General tips for communicating with employees during the pandemic:

  • Employers and companies should stay aware of local, state, and federal laws and current events. Regularly educate yourself on pandemic news, government initiatives and guidance so that you can accurately communicate these to your employees.
  • All communications should be prompt, timely and frequent. Silence breeds anxiety. Even if you don’t have substantive updates, stay in consistent touch with employees. Doing so helps employees feel connected and ensures that no misinformation is spread through the company.
  • All communication should be centralized in a single location. If possible, create a COVID-19 resource page on the company intranet, and a COVID-19 team to receive questions and provide information. Publish bulletins, federal statute posters, and company protective measures and initiatives on the website. Also, publish this team’s contact information regularly to ensure employees can contact them if necessary.
  • Keep your messages concise, helpful and easily actionable. Simple and easily repeatable mantras can assist with reinforcing company objections, such as “Stay home, if sick,” “Wash hands and carry on,” or “Keep calm and cover your cough.”

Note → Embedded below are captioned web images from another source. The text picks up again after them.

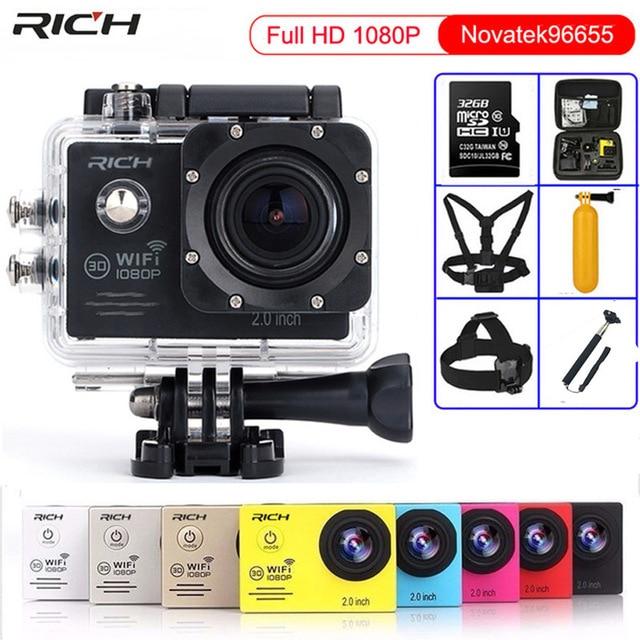 Action Camera Novatek96650 1080p 30fps 2.0 inch Mini Cam wifi 170 degrees Go Waterproof 30m pro Style Outdoor Sport Camera
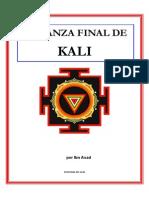 Danza Final Kali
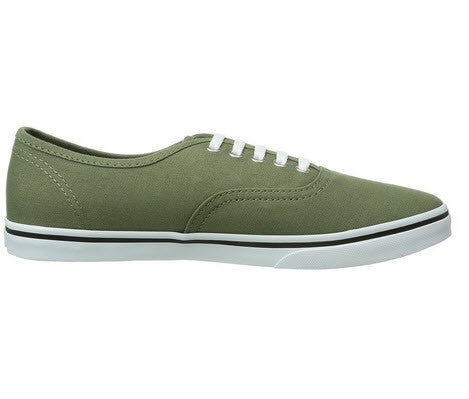 62fedad6e8c5 ... Vans Authentic Lo-Pro Olivine True White VN-OW7NDRO Women s Vans  trainers Woven ...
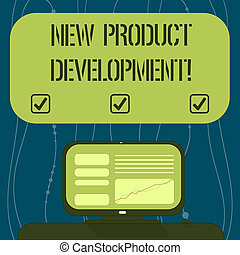 Text sign showing New Product Development. Conceptual photo Process of bringing a new product to the marketplace Mounted Computer Screen with Line Graph on Desk Blank Color Text Box.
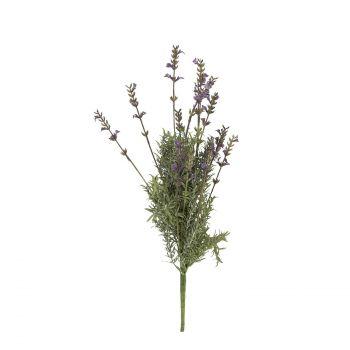 4741243797833 Kunstlill lavendlikimp In Garden 45cm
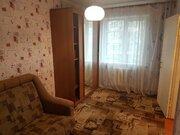2к кв в шибанкова, Аренда квартир в Наро-Фоминске, ID объекта - 318109733 - Фото 7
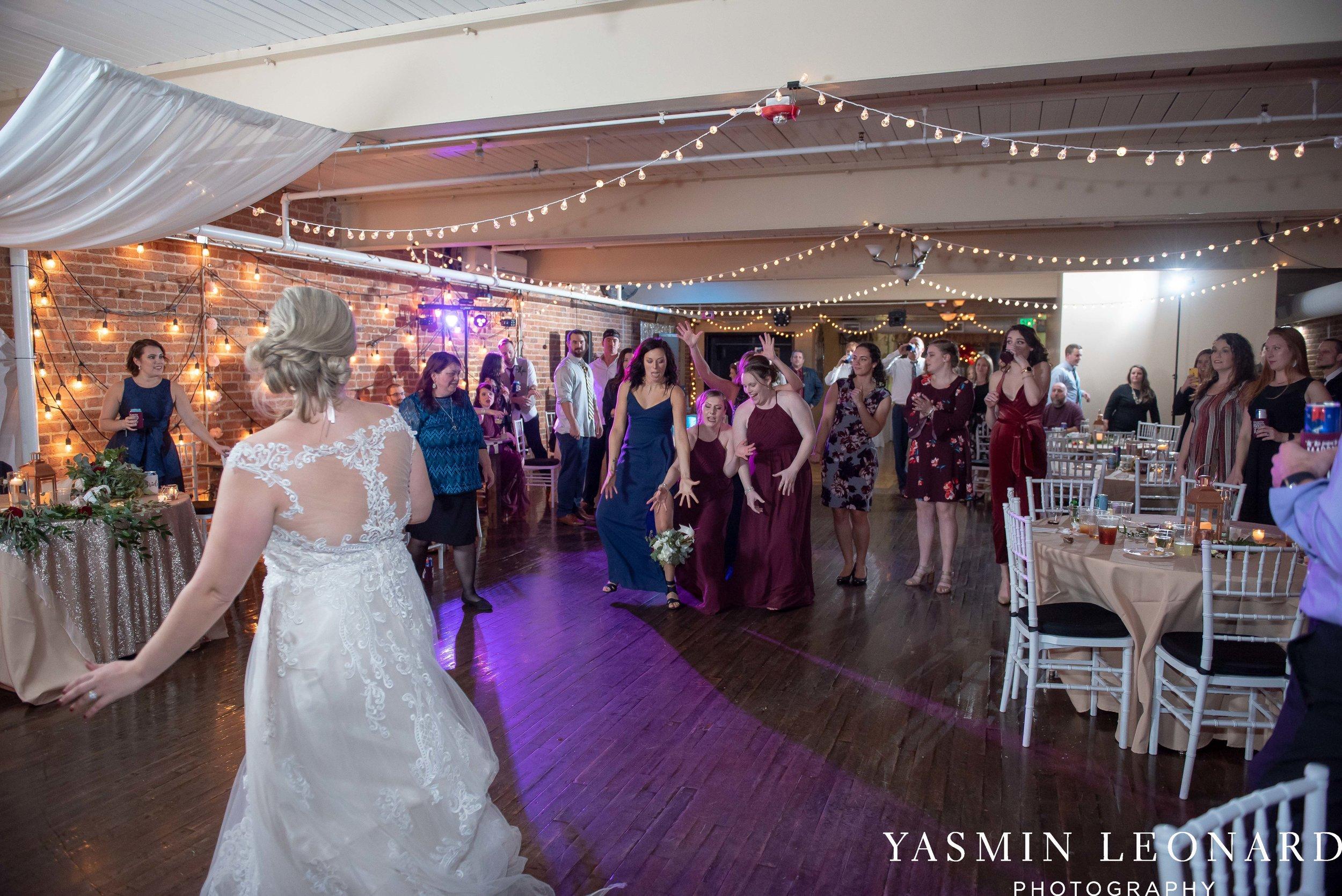 Rebekah and Matt - 105 Worth Event Centre - Yasmin Leonard Photography - Asheboro Wedding - NC Wedding - High Point Weddings - Triad Weddings - Winter Wedding-66.jpg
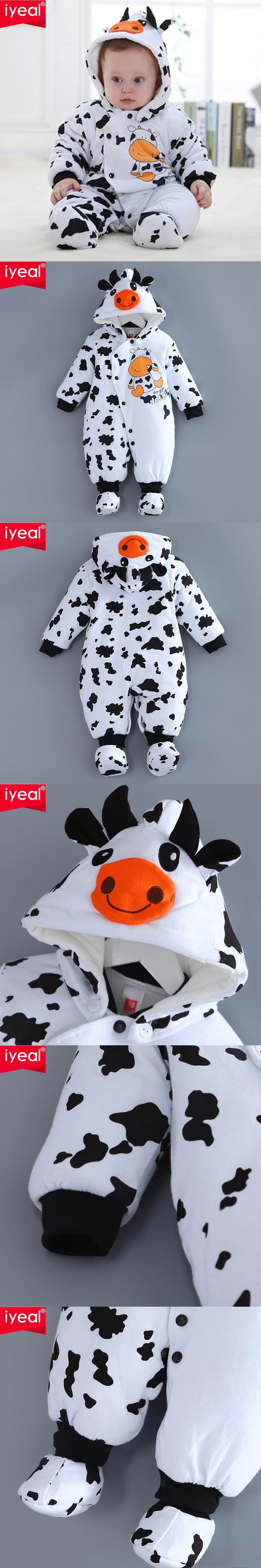 Newborn Baby Girl Boy Winter Clothes Baby Rompers Cotton Overalls For Kids Roupa Bebes Cow Baby Costume Clothing $32.99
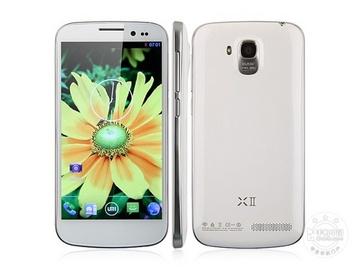 优米X2(32GB)白色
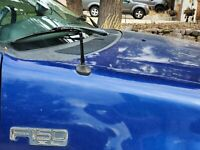 "4"" Black Metal Antenna Mast Radio AM/FM for FORD F-150 F150 F 150 2005-2008 New"
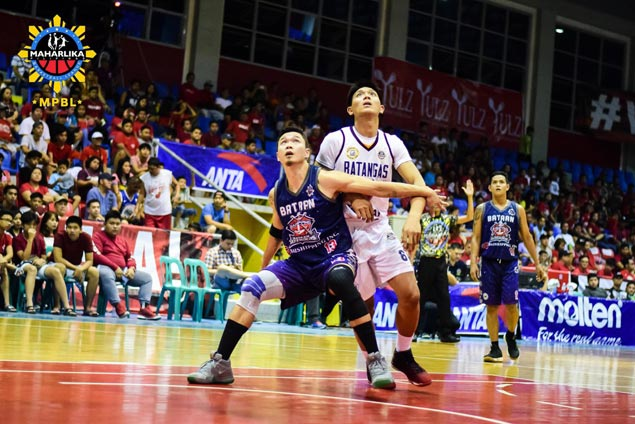 Gary David explains why he pulled no punches against young rivals in MPBL debut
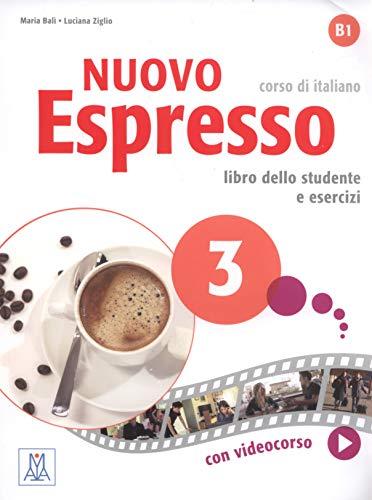 Nuovo Espresso 3 - B1 (Libro + Ex)
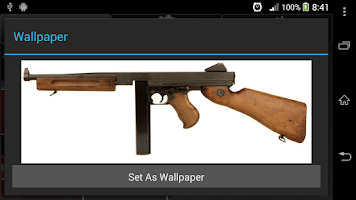 Screenshot of WWII - Infantry Weapons (FREE)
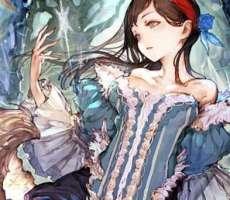 シャドウバース スノーホワイトプリンセス 白雪姫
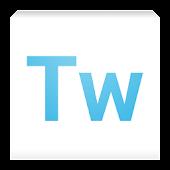 TweetSeal for twitter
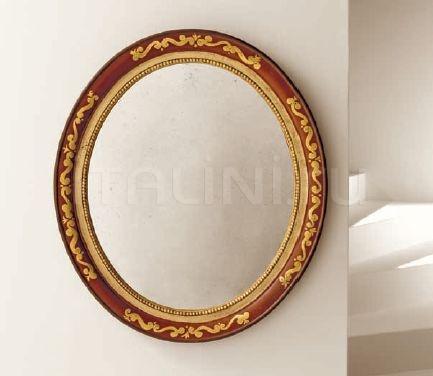 Настенное зеркало 33 Silvano Grifoni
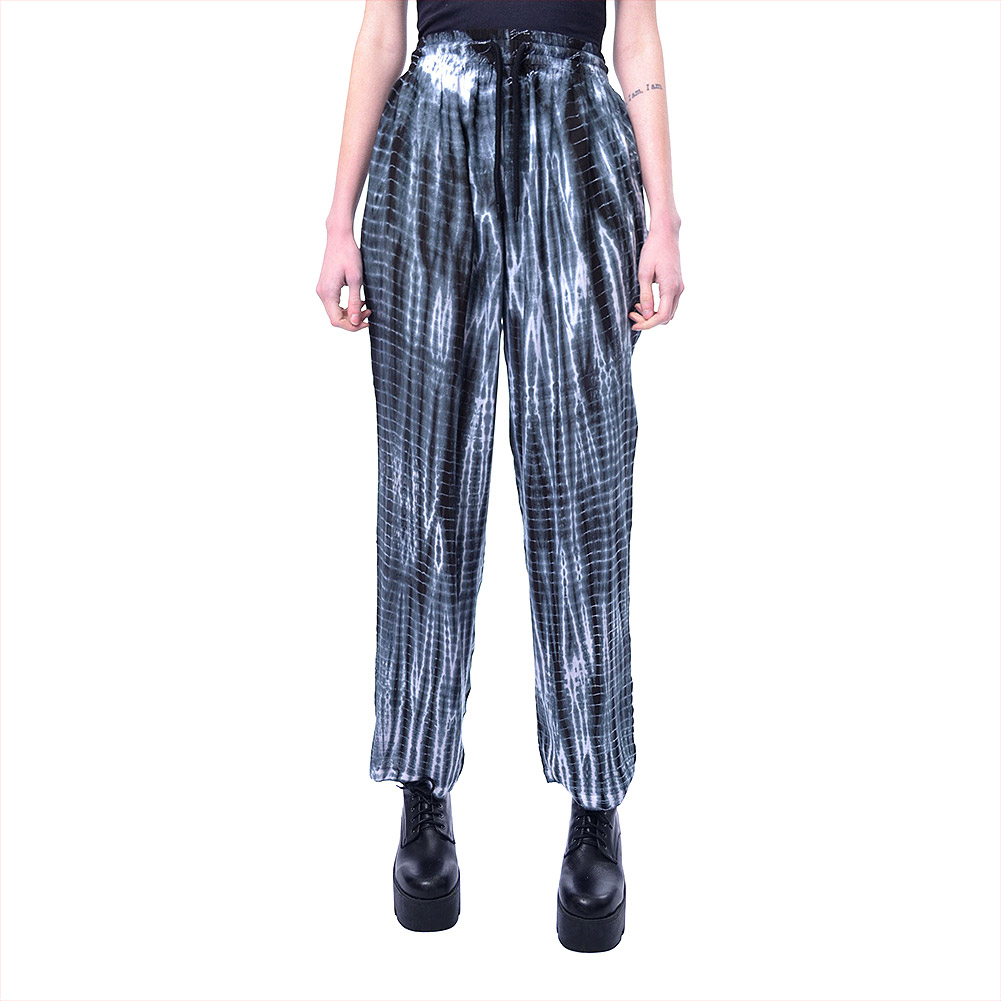 Innocent Bodhi Striped Trousers (Grey)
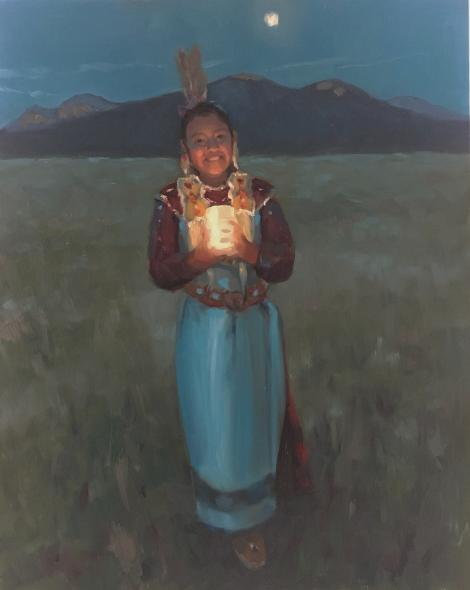 Painting of a Native American young woman holding a lantern at twilight in front of Taos Mountain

The most important thing a company can do during the pandemic is properly plan and prepare for operations while maintaining and promoting employee and customer health and safety. Once in place, however, the crucial role of communication should not be overlooked. A failure to engage, educate and communicate with employees could come at a high cost, such as a loss of trust and confidence in leadership, employee speculation or rumors, or a loss in production.  Now is your time to consistently shine a light toward a better, brighter future.